We are pleased to announce that the joint winners of the 2014 JCS Prize are Anne-Lise Gaffuri and Elizabeth Crowell for their paper entitled ‘Engulfment of the midbody remnant after cytokinesis in mammalian cells’ (Crowell et al., 2014).

The prize, $1000, is awarded annually to the first author of the paper that is judged by the Editors and Editorial Board to be the best eligible paper published in the Journal of Cell Science that year. To be considered for the prize, the first author must be a student or a postdoc of no more than five years standing.

f01 Elizabeth Crowell was born in Pittsburgh, Pennsylvania, and earned her bachelor's degree in Indiana. Her interest in combatting cancer started with her first experience in research, at the Brown Cancer Center in Louisville, Kentucky. She participated in a project developing a vaccine against the human papillomavirus, which is responsible for virtually all cases of cervical cancer. Led by A. Bennett Jenson, she worked to genetically engineer tobacco plants to produce the viral capsid protein constituting the vaccine for subsequent inexpensive production and purification.

Elizabeth Crowell

Elizabeth Crowell

Convinced by the potential of biotechnology to improve lives, she went on to complete a master's degree at Michigan State University. There, she worked on a collaborative project with the biochemist Dean Dellapenna and plant breeder David Douches to genetically engineer potatoes that accumulate vitamin E. After publishing her results in early 2007, she made two main changes in her career. First, she turned towards fundamental research and, second, she moved to France, joining her husband who had just been hired as an assistant professor in nuclear physics.

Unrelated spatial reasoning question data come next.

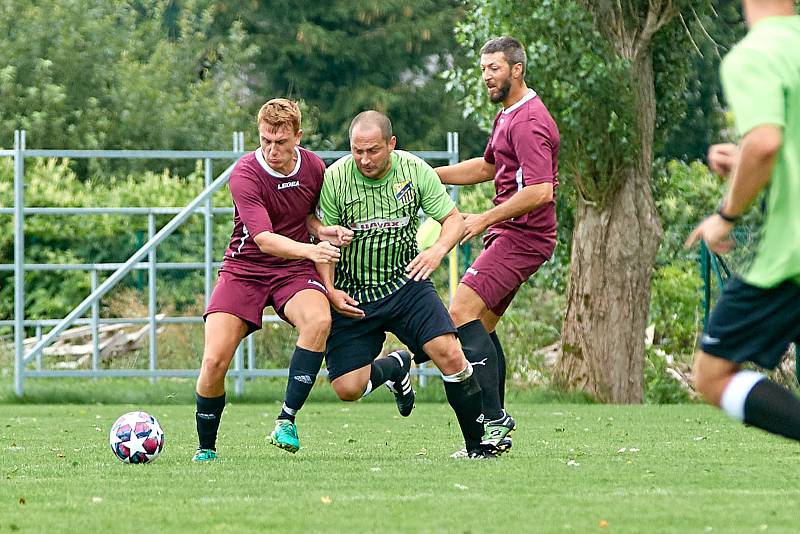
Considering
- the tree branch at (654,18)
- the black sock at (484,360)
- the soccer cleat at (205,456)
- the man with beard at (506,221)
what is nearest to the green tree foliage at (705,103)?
the tree branch at (654,18)

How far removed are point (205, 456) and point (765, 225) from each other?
12.0ft

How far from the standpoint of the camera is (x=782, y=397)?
471cm

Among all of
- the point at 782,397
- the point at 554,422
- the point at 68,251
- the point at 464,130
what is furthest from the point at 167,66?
the point at 782,397

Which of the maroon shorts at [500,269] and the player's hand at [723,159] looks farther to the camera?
the maroon shorts at [500,269]

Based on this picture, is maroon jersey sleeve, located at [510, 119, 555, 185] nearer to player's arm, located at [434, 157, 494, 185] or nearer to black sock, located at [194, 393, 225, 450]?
player's arm, located at [434, 157, 494, 185]

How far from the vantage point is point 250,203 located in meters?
7.33

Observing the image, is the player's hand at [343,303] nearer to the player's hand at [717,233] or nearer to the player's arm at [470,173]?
the player's arm at [470,173]

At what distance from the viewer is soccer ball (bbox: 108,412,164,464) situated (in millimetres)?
7152

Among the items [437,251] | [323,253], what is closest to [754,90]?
[437,251]

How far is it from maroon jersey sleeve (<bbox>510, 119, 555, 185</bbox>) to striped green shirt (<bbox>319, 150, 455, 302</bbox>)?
0.48 meters

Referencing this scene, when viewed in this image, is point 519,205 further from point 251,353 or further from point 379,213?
point 251,353

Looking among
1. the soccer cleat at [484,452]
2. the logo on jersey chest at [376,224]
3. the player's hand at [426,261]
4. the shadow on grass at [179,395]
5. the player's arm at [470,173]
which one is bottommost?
the shadow on grass at [179,395]

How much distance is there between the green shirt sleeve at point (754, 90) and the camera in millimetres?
4344

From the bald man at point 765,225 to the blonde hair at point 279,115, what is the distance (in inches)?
118
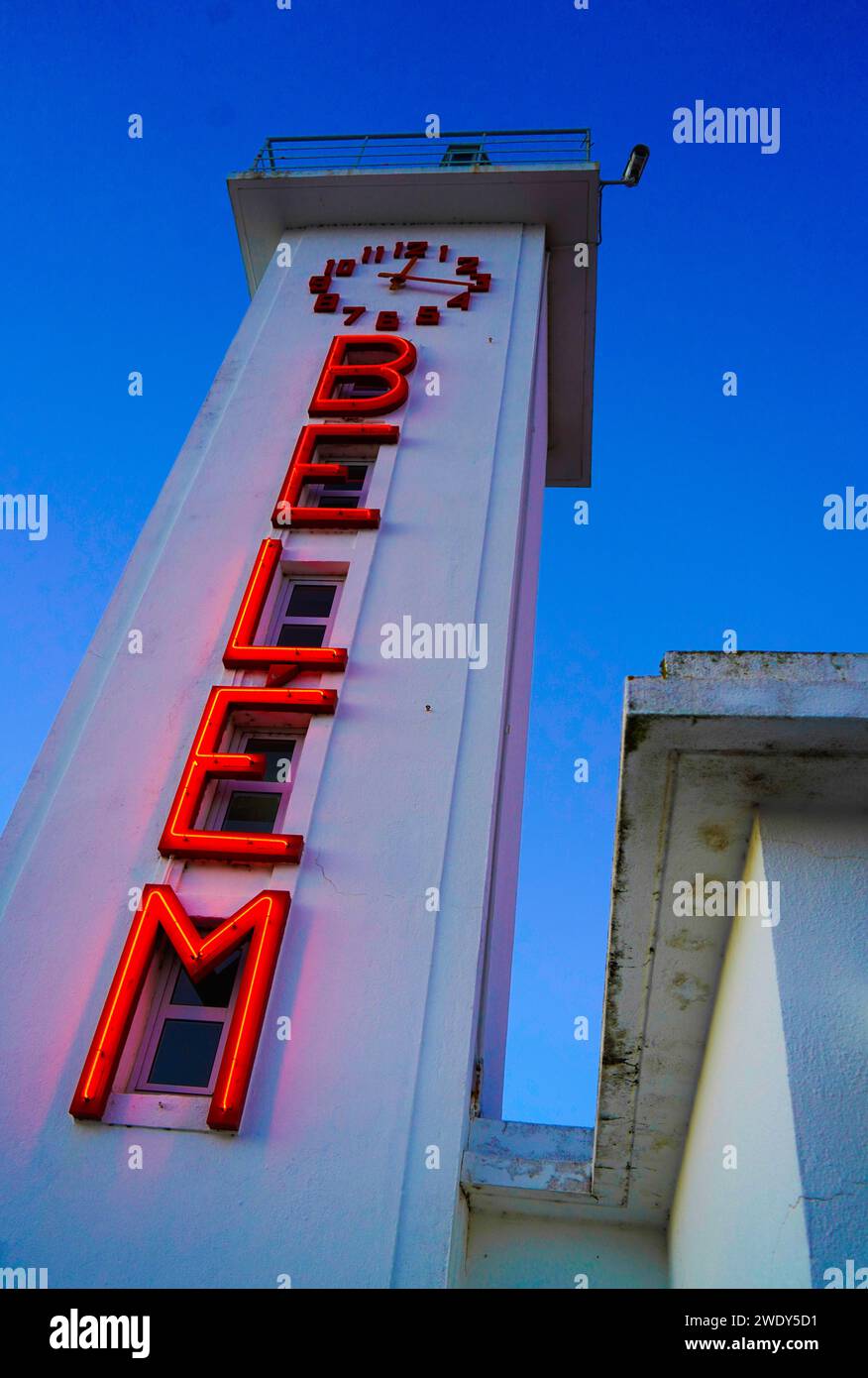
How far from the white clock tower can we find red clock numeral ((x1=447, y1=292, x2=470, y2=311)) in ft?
0.11

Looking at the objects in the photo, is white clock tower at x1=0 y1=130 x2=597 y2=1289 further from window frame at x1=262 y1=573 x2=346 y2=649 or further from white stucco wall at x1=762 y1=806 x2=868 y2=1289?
white stucco wall at x1=762 y1=806 x2=868 y2=1289

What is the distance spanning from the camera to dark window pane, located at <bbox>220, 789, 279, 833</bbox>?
9297 millimetres

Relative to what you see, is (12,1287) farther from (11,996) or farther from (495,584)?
(495,584)

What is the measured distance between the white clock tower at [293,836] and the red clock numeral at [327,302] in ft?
0.58

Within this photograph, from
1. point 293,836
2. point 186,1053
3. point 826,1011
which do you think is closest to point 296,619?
point 293,836

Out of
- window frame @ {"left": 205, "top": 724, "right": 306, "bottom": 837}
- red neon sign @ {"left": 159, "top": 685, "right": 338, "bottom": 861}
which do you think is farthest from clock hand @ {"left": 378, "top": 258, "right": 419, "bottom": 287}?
window frame @ {"left": 205, "top": 724, "right": 306, "bottom": 837}

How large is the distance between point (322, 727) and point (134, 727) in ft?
5.57

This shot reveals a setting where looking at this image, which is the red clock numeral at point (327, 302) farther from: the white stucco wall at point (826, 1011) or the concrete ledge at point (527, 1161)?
the white stucco wall at point (826, 1011)

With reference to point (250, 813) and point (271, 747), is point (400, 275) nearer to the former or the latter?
point (271, 747)

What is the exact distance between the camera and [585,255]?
16.2 meters

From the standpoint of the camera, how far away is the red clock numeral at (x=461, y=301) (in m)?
14.7

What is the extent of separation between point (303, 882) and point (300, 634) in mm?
3048

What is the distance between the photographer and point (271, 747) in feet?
32.6
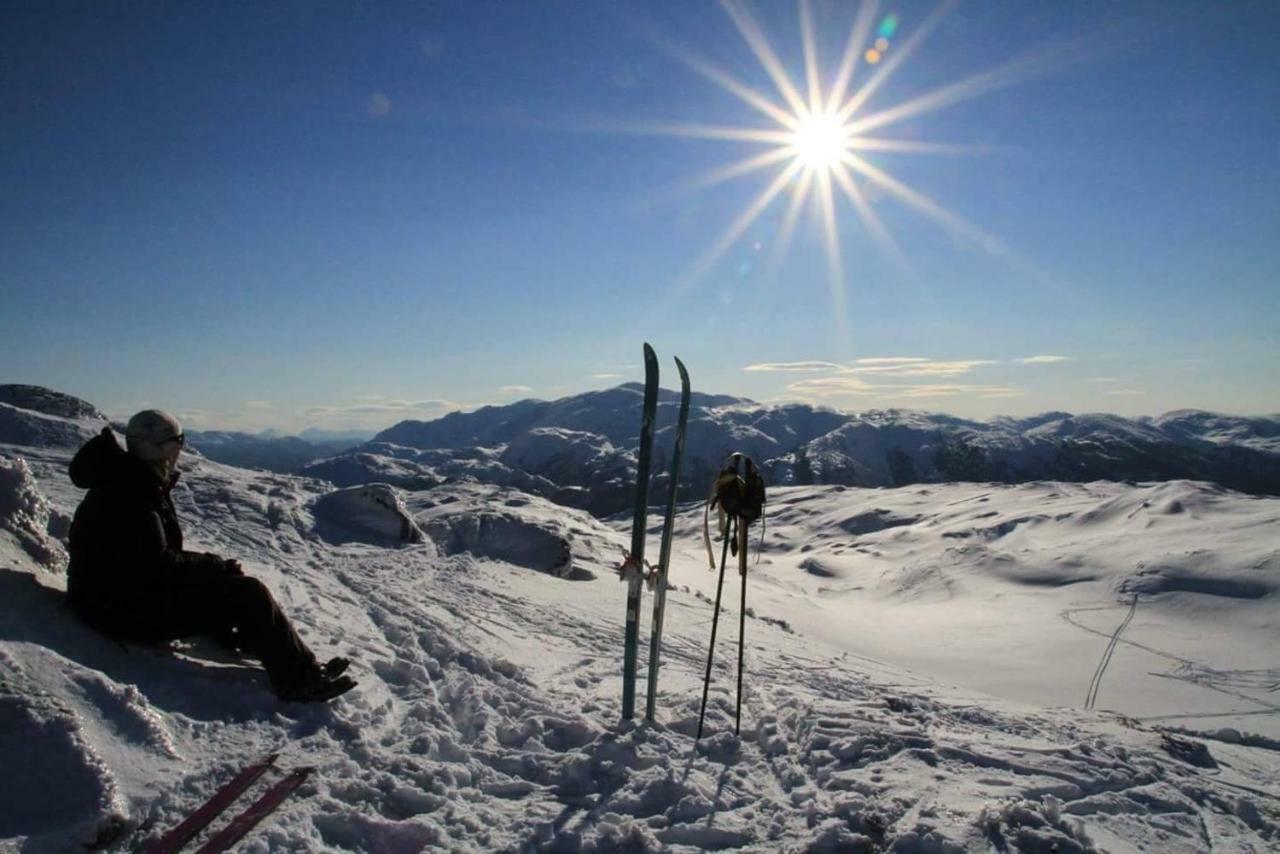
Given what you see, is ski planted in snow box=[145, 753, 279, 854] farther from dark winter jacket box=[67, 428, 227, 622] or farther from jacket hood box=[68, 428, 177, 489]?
jacket hood box=[68, 428, 177, 489]

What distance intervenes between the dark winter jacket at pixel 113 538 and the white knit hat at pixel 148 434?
0.10m

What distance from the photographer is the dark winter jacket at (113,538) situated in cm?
450

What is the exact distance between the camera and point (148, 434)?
15.9 ft

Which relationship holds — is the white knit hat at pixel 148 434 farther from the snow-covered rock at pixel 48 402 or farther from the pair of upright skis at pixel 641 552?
the snow-covered rock at pixel 48 402

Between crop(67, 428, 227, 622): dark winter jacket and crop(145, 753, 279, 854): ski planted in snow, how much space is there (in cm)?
156

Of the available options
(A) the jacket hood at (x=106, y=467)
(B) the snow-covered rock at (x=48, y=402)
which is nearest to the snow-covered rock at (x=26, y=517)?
(A) the jacket hood at (x=106, y=467)

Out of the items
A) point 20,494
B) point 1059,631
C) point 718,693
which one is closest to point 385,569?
point 20,494

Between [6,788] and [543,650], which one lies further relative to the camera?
[543,650]

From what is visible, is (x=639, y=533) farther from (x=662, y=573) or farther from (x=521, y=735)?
(x=521, y=735)

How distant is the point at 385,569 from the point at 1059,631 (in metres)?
21.1

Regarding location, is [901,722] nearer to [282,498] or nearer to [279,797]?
[279,797]

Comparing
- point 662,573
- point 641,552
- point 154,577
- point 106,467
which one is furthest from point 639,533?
point 106,467

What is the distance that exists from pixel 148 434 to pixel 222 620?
1449 mm

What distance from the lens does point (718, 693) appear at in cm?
697
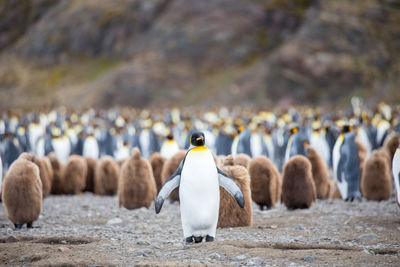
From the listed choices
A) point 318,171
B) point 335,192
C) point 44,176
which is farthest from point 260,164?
point 44,176

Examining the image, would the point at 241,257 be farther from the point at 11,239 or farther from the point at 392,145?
the point at 392,145

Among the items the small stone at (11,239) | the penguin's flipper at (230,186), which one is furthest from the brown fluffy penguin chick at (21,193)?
the penguin's flipper at (230,186)

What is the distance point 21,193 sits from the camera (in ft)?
24.2

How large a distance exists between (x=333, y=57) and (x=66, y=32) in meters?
30.7

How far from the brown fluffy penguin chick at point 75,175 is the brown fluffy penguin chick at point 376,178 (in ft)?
18.8

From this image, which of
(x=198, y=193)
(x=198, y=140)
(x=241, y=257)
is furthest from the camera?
(x=198, y=140)

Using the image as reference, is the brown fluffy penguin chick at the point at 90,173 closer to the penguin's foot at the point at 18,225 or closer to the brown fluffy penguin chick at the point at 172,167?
the brown fluffy penguin chick at the point at 172,167

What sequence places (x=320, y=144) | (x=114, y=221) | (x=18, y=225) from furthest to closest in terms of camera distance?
(x=320, y=144), (x=114, y=221), (x=18, y=225)

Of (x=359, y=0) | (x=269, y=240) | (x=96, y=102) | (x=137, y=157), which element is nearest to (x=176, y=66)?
(x=96, y=102)

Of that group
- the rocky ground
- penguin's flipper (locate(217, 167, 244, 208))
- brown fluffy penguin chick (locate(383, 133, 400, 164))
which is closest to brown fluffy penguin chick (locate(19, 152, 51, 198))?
the rocky ground

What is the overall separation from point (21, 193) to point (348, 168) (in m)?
6.01

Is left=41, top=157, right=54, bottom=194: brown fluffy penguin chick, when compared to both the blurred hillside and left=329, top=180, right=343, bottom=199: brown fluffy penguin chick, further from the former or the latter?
the blurred hillside

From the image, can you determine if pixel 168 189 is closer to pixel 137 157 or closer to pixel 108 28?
pixel 137 157

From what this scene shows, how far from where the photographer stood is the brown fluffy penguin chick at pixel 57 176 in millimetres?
11484
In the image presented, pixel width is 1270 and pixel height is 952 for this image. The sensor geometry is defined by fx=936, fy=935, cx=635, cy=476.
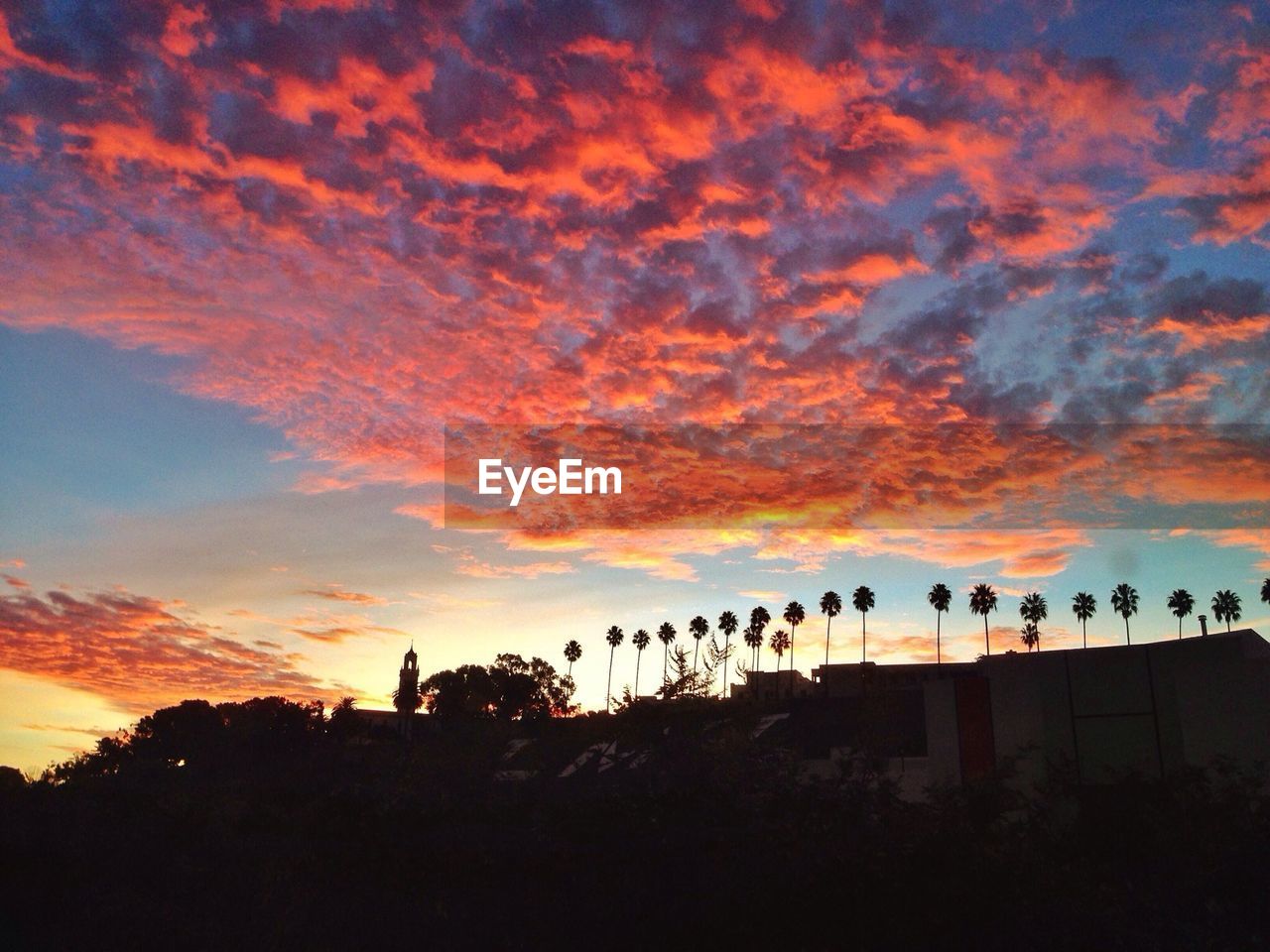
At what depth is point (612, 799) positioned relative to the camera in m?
11.6

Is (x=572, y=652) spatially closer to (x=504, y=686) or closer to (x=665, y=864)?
(x=504, y=686)

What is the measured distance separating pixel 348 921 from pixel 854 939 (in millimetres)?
5529

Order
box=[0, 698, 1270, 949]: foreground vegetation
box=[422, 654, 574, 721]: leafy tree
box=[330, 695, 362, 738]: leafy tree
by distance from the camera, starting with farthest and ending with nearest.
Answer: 1. box=[422, 654, 574, 721]: leafy tree
2. box=[330, 695, 362, 738]: leafy tree
3. box=[0, 698, 1270, 949]: foreground vegetation

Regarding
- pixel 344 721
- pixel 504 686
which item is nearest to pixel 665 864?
pixel 344 721

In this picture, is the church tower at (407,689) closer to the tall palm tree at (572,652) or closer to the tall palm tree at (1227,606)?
the tall palm tree at (572,652)

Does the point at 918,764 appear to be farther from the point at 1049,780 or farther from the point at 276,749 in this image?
the point at 276,749

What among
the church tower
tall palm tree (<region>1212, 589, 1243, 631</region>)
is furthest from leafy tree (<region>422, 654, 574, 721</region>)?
→ tall palm tree (<region>1212, 589, 1243, 631</region>)

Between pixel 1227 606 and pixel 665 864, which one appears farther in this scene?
pixel 1227 606

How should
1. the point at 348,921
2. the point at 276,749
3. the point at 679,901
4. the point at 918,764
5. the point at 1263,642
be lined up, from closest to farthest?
the point at 679,901 < the point at 348,921 < the point at 1263,642 < the point at 918,764 < the point at 276,749

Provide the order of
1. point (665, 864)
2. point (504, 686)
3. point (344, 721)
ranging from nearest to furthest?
point (665, 864), point (344, 721), point (504, 686)

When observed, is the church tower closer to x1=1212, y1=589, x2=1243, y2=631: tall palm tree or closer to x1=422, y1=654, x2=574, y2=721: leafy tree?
x1=422, y1=654, x2=574, y2=721: leafy tree

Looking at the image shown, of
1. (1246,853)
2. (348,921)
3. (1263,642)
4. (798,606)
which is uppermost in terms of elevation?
(798,606)

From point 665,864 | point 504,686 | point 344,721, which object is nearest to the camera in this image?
point 665,864

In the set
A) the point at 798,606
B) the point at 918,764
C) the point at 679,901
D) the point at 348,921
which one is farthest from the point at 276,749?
the point at 798,606
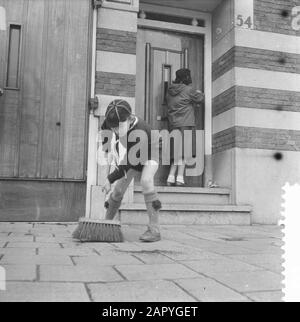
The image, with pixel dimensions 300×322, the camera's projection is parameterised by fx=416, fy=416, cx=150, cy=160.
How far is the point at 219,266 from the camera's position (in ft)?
8.74

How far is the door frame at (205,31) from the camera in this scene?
659cm

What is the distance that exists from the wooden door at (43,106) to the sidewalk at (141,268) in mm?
1144

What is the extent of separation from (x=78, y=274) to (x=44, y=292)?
41cm

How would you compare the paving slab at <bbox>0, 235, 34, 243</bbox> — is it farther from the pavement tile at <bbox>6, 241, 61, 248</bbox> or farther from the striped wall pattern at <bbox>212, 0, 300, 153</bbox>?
the striped wall pattern at <bbox>212, 0, 300, 153</bbox>

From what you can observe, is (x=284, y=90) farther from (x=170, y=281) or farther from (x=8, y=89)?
(x=170, y=281)

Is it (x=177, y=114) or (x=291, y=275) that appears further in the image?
(x=177, y=114)

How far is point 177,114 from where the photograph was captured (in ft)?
20.7

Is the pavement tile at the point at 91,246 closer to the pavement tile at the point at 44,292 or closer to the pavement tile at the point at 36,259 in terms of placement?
the pavement tile at the point at 36,259

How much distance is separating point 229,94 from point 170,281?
438 cm

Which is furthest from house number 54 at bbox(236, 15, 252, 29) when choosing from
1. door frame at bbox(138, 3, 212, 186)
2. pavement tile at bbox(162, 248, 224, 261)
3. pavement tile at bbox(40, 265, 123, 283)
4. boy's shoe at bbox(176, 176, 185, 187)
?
pavement tile at bbox(40, 265, 123, 283)

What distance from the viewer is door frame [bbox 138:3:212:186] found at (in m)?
6.59

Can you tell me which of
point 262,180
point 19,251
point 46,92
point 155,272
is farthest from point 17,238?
point 262,180

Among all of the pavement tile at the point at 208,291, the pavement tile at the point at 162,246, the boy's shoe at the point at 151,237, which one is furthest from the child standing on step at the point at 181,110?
the pavement tile at the point at 208,291

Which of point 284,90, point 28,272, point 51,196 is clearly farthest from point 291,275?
point 284,90
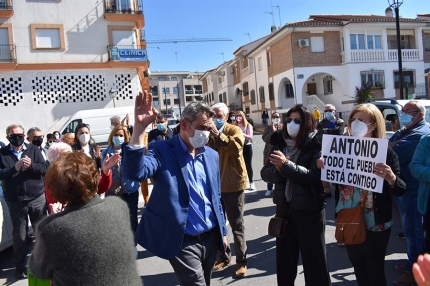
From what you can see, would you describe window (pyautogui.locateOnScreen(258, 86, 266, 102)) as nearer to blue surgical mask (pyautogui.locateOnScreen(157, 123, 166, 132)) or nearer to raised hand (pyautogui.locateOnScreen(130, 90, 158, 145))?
blue surgical mask (pyautogui.locateOnScreen(157, 123, 166, 132))

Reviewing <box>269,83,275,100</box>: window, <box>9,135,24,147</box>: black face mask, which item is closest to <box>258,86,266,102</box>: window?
<box>269,83,275,100</box>: window

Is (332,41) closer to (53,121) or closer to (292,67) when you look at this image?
(292,67)

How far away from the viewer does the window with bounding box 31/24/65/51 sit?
2288 cm

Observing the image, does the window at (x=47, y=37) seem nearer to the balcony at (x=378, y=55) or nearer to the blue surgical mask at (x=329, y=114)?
the blue surgical mask at (x=329, y=114)

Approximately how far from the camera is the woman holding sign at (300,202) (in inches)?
125

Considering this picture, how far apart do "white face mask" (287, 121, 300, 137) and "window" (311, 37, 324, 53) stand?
26893 mm

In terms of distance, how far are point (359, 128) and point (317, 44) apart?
89.0 ft

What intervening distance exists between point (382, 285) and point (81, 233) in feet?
8.75

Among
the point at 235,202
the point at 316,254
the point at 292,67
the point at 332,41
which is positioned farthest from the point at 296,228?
the point at 332,41

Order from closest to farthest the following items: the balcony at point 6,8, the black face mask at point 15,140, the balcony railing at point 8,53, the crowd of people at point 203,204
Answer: the crowd of people at point 203,204
the black face mask at point 15,140
the balcony at point 6,8
the balcony railing at point 8,53

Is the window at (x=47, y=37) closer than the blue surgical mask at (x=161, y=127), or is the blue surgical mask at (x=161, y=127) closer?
the blue surgical mask at (x=161, y=127)

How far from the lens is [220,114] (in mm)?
4578

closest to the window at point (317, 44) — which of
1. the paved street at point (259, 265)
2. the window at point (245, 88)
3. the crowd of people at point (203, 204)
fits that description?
the window at point (245, 88)

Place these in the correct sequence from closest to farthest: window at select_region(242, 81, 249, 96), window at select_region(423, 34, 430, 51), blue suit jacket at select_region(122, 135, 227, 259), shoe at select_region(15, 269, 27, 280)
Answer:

Elizabeth was recruited at the French National Institute for Agricultural Research (INRA) in Versailles on a French National Research Agency (ANR) PhD grant. Her PhD advisors, Samantha Vernhettes and Martine Gonneau, helped her rapidly gain the new skills in microscopy essential for studying the intracellular trafficking of cellulose synthase complexes. She completed her PhD in three years and published groundbreaking discoveries on the role of the cytoskeleton in plant cell wall deposition.

Elizabeth's expertise in image analysis and her passion for programming made her an interesting postdoctoral candidate, and she obtained a position in Arnaud Echard's team at the Institut Pasteur in Paris. Using live cell imaging, she set out to study the fate of the midbody, a structure formed within the intercellular bridge at cytokinesis and implicated in cancerogenesis. Surprisingly, the midbody was not degraded by autophagy as previously described, but migrated freely over the cell membrane before being engulfed in a process that resembles phagocytosis. This discovery was explored further by using cell biology techniques, and revealed that midbody engulfment occurs in all cell lines tested (Crowell, et al., 2014), and in collaboration with the biophysicist Jean-Yves Tinevez, which permitted to simulate midbody turnover in a dynamic cell population (Crowell, et al., 2013).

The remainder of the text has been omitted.